Farah Khelil, artiste Solitude peuplée : Éloge du paradoxal

  • La solitude peuplée définit l’internaute et notre quotidien des réseaux sociaux. Je me suis intéressée à l’idée que les pensées sont invisibles par d’autres, que la tête est un trésor plein de représentations et de rêves qui reposent enfermés en soi, que nul ne peut voir depuis l’extérieur, que les connaissances n’appartiennent qu’à soi, sont transparentes pour soi-même, impénétrables pour d’autres, et que seul le langage et les gestes permettent de traduire (et trahir). Cet état de solitude s’exprime également lorsque nous vivons l’expérience de la déconnexion et de l’isolement.
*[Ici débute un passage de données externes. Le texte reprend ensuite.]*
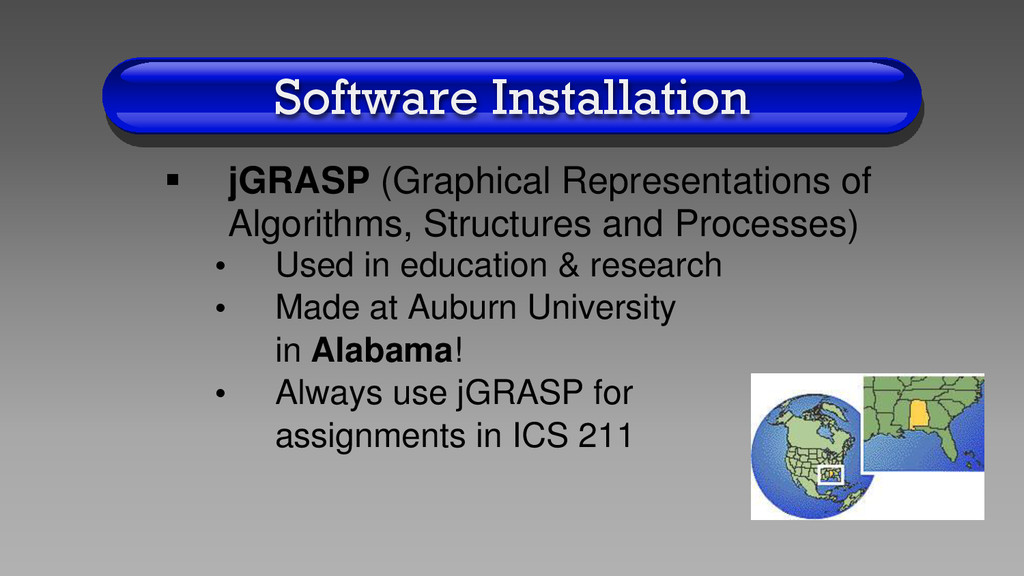 Software Installation

▪ jGRASP (Graphical Representations of Algorithms, Structures and Processes)

• Used in education & research
• Made at Auburn University in Alabama!
• Always use jGRASP for assignments in ICS 211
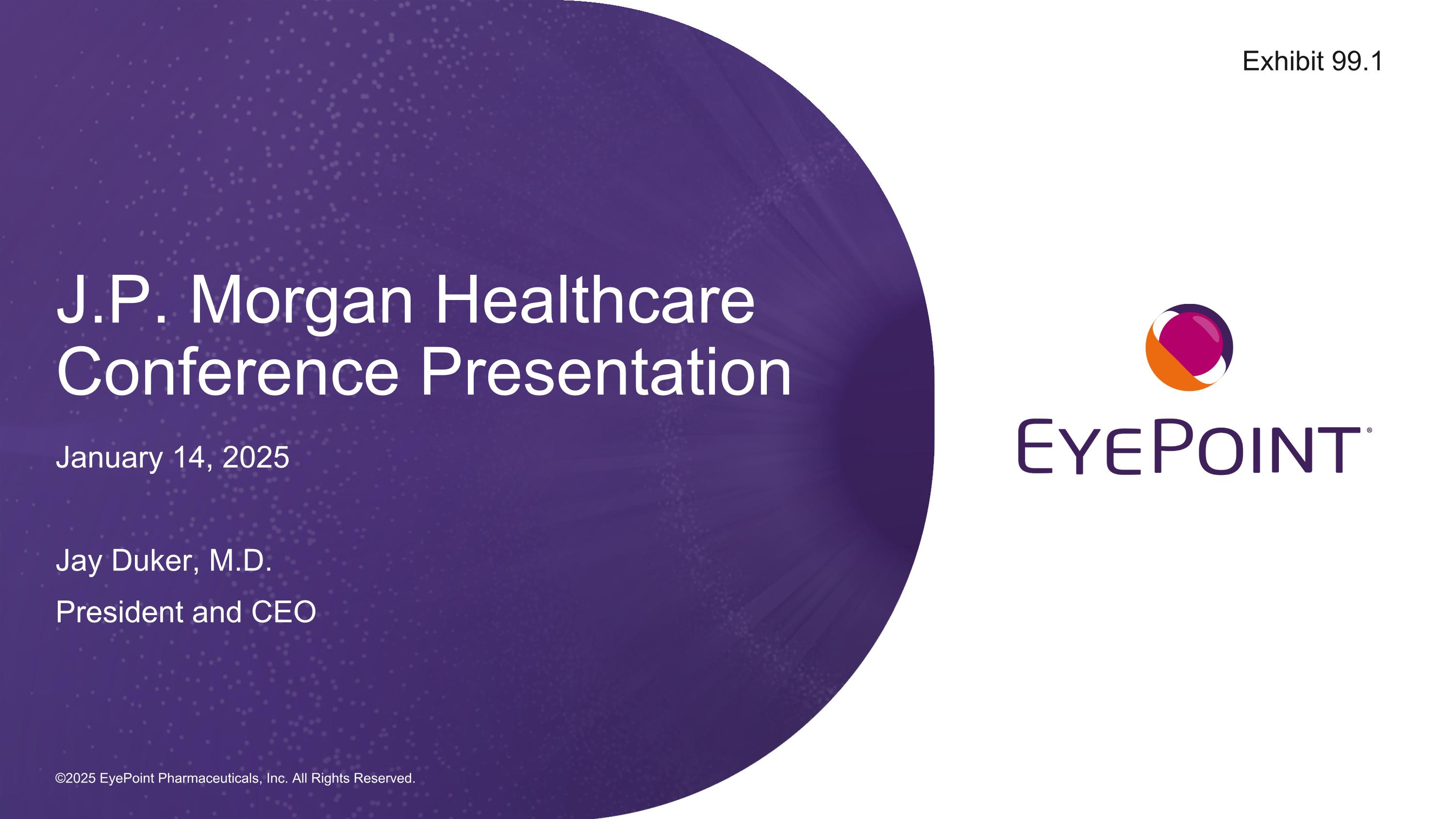 Exhibit 99.1

J.P. Morgan Healthcare Conference Presentation

January 14, 2025

Jay Duker, M.D.

President and CEO

EYEPOINT®

©2025 EyePoint Pharmaceuticals, Inc. All Rights Reserved.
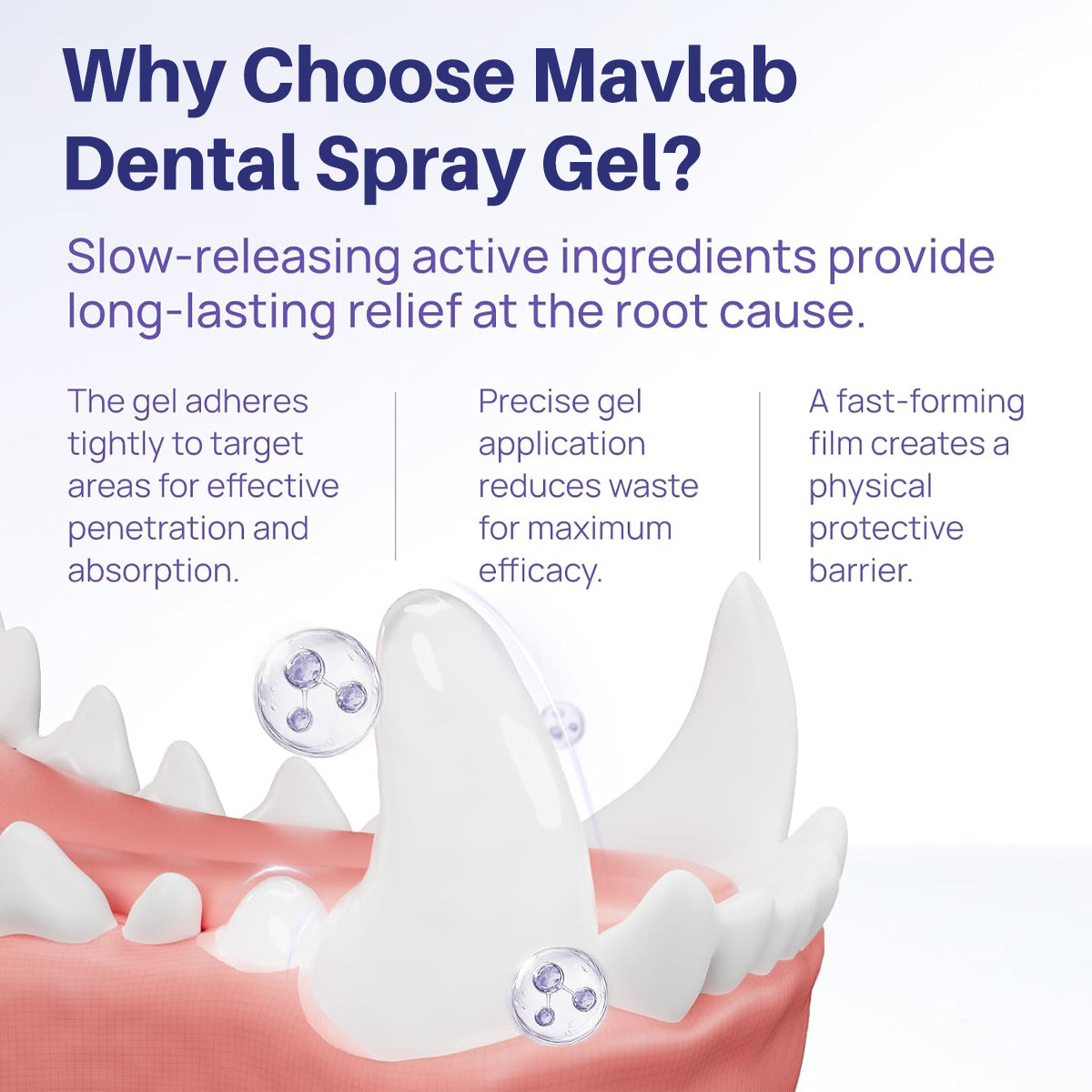 Why Choose Mavlab Dental Spray Gel?

Slow-releasing active ingredients provide long-lasting relief at the root cause.

The gel adheres tightly to target areas for effective penetration and absorption.

Precise gel application reduces waste for maximum efficacy.

A fast-forming film creates a physical protective barrier.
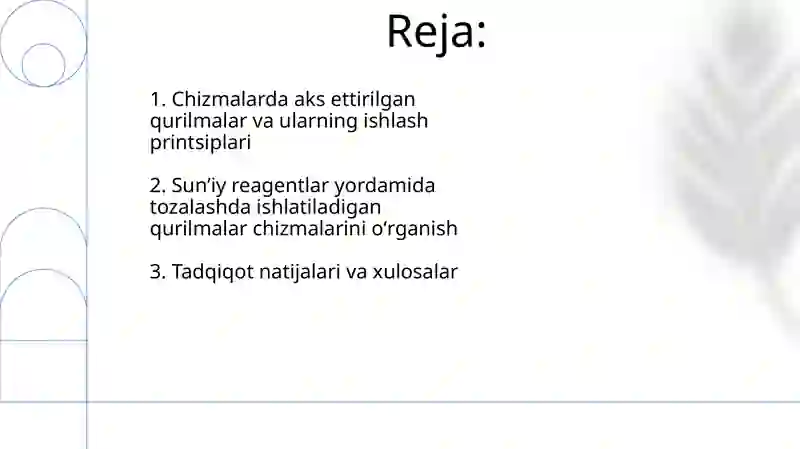 Reja:

1. Chizmalarda aks ettirilgan qurilmalar va ularning ishlash printsiplari

2. Sun’iy reagentlar yordamida tozalashda ishlatiladigan qurilmalar chizmalarini o‘rganish

3. Tadqiqot natijalari va xulosalar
Lors de cette conférence, je propose de présenter une série d’œuvres qui mettent en forme cette intimité panoptique, en particulier les projets Solitude peuplée et Plateaux, traduction du match du jeu de Go entre Lee Sedol et AlphaGo. Puis, le projet Offline_screenshot, que j’ai démarré en 2019 sur instagram. J’expose ces créations-recherches afin de réfléchir à cet état de paradoxe d’être à la fois présent et absent.

Caroline Zeller, artistePartage d’expériences

  • La génération d’image par intelligence artificielle bouleverse en profondeur la création en transformant l’acte créatif lui-même en dispositif d’extraction cognitive. À partir de trois années d’expérimentation, cette présentation analyse comment les créatifs se trouvent pris dans une triple position au sein de ces infrastructures : vitrine marketing pour les géants technologiques, source de données pour l’entraînement des modèles, et utilisateurs soumis à des mécaniques d’engagement que leurs propres concepteurs comparent à un « casino à dopamine ». Au delà de l’émerveillement naïf ou de la critique paralysante cette intervention propose une troisième posture: le rire. Car si ces systèmes nous veulent obéissants, alors l’acte de résistance le plus radical consiste peut-être à leur opposer l’absurde, le grotesque, la subversion. L’émancipation pourrait émerger de micro-résistances ludiques qui, accumulées, rendent le système ingouvernable.